< For bool type used in aaru_options. More...

#include <stdbool.h>
#include <stdint.h>

Data Structures
struct	aaru_options
	Parsed user-specified tunables controlling compression, deduplication, hashing and DDT geometry. More...

Detailed Description

< For bool type used in aaru_options.

For fixed-width integer types.

Image creation / open tuning options structure and related semantics.

The library accepts a semicolon-delimited key=value options string (see parse_options()). Recognized keys: compress=true|false Enable/disable block compression (LZMA for data blocks, FLAC for audio tracks). deduplicate=true|false If true, identical (duplicate) sectors are stored once (DDT entries point to same physical block). If false, duplicates are still tracked in DDT but each occurrence is stored independently (no storage savings). DDT itself is always present. dictionary=<bytes> LZMA dictionary size in bytes (fallback default 33554432 if 0 or invalid). table_shift=<n> DDT v2 table shift (default 9) (items per primary entry = 2^n when multi-level). data_shift=<n> Global data shift (default 12). Defines per-block address granularity: the low 2^n range encodes the sector (or unit) offset within a block; higher bits combine with block_alignment to derive block file offsets. Used by DDT but not limited to it. block_alignment=<n> log2 alignment of underlying data blocks (default 9 => 512 bytes) (block size = 2^n). md5=true|false Generate MD5 checksum (stored in checksum block if true). sha1=true|false Generate SHA-1 checksum. sha256=true|false Generate SHA-256 checksum. blake3=true|false Generate BLAKE3 checksum (may require build-time support; ignored if unsupported). spamsum=true|false Generate SpamSum fuzzy hash.

Defaults (when option string NULL or key omitted): compress=true, deduplicate=true, dictionary=33554432, table_shift=9, data_shift=12, block_alignment=9, md5=false, sha1=false, sha256=false, blake3=false, spamsum=false.

Validation / normalization done in parse_options():

Zero / missing dictionary resets to default 33554432.
Zero table_shift resets to 9.
Zero data_shift resets to 12.
Zero block_alignment resets to 9.

◆ Collected material ◆
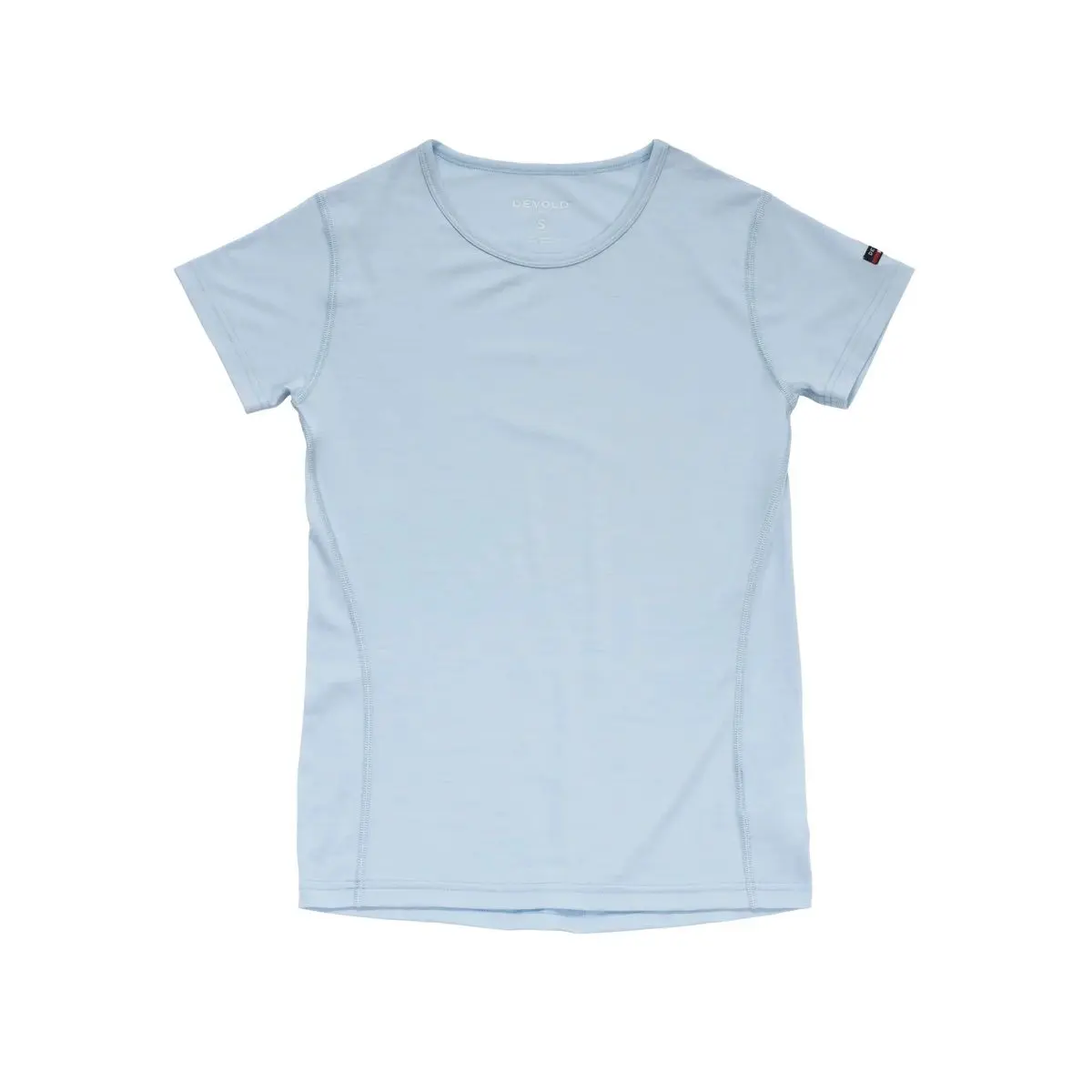 Devold Women's Breeze Merino 150 T-Shirt Dawn
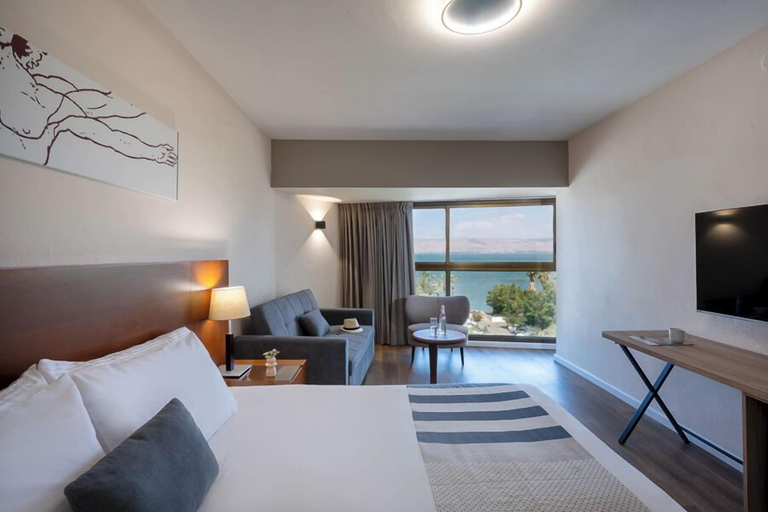 Bedroom 2, Leonardo Hotel Tiberias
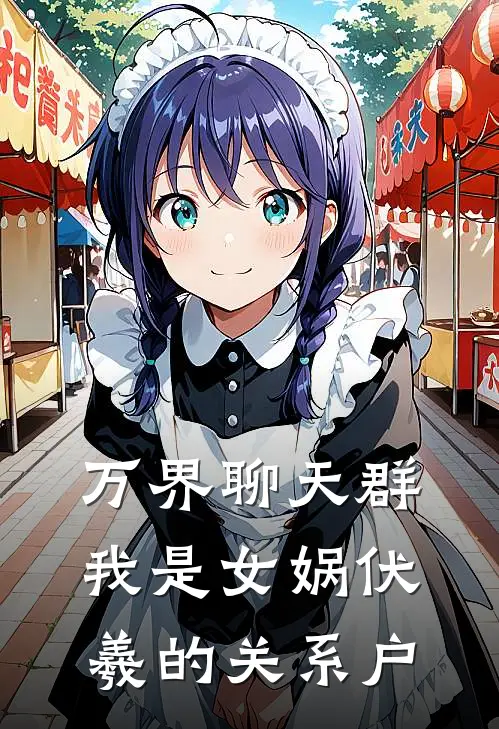 万界聊天群：我是女娲伏羲的关系户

◆ Tasks to complete ◆
**1)** From the aaru_options documentation, return the text from "#include <stdbool.h>" up to and including "DDT geometry. More...".
**2)** Which compression does the aaru_options documentation say is used for audio tracks?

◆ Answers ◆
**1)**
#include <stdbool.h>
#include <stdint.h>

Data Structures
struct	aaru_options
	Parsed user-specified tunables controlling compression, deduplication, hashing and DDT geometry. More...

**2)** FLAC